Say how many lines of the listing below contain "count", giving the number and nothing else.

|---|

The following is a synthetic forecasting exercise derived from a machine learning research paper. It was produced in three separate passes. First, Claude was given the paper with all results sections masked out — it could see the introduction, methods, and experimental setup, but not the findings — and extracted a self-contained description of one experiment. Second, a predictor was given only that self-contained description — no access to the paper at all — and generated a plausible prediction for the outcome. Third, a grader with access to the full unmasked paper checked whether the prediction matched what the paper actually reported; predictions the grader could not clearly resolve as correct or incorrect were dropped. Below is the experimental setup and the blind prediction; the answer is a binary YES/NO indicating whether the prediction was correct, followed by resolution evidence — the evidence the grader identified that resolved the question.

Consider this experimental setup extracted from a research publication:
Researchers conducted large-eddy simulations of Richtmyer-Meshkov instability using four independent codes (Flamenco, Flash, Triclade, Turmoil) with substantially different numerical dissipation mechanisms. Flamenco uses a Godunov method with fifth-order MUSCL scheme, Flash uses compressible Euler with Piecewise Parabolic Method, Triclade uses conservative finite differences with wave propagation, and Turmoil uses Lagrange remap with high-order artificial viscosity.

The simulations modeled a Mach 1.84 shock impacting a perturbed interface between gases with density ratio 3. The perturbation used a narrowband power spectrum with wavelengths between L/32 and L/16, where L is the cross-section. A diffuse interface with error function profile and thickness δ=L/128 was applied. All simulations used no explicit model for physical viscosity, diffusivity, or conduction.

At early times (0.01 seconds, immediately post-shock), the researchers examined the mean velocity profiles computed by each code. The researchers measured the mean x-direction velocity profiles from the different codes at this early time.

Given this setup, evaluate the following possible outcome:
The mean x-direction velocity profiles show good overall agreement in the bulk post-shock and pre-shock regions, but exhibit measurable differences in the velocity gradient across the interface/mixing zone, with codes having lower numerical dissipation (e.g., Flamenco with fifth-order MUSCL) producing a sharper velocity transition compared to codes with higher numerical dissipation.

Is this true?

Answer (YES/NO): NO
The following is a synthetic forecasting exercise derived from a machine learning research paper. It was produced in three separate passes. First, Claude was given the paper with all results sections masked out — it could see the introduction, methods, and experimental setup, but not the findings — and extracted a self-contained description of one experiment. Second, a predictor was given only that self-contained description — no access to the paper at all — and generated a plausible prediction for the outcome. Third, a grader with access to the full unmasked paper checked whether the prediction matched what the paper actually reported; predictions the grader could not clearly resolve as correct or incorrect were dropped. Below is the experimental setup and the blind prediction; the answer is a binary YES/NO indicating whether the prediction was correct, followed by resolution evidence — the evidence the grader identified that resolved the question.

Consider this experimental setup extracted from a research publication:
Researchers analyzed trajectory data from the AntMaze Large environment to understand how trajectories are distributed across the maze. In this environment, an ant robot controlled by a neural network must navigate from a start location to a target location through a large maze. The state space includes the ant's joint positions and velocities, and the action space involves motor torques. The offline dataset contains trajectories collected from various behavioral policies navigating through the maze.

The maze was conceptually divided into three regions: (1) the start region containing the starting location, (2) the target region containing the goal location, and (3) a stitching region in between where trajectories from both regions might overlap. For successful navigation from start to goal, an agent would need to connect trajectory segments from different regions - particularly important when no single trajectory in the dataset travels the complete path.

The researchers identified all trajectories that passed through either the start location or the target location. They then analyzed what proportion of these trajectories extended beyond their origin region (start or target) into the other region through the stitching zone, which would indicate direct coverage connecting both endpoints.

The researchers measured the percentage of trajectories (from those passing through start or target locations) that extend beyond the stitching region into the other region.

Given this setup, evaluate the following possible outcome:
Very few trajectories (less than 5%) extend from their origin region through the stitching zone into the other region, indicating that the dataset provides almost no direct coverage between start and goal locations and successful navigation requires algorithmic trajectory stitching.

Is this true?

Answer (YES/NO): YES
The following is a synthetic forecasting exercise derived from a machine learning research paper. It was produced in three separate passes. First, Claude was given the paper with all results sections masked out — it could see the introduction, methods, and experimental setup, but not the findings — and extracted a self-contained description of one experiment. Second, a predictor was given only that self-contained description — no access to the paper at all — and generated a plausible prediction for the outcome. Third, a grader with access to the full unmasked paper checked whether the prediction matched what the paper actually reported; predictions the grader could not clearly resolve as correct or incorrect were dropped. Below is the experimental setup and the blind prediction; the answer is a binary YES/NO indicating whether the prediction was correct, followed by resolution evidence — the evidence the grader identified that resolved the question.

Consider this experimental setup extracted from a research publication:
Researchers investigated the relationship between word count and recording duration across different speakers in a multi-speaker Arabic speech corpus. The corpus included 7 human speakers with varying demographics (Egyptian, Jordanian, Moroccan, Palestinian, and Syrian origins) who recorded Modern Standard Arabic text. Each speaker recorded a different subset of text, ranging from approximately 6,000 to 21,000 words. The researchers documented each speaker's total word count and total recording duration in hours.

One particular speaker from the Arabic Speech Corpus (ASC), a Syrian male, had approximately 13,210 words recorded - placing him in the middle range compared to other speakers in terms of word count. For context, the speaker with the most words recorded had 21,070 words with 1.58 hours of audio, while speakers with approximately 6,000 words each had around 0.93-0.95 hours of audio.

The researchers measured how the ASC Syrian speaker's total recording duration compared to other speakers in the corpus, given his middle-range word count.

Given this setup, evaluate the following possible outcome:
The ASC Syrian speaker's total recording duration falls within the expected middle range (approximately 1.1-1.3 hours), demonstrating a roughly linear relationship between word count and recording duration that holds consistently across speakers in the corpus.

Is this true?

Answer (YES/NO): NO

|---|

__Answer for the task__: 4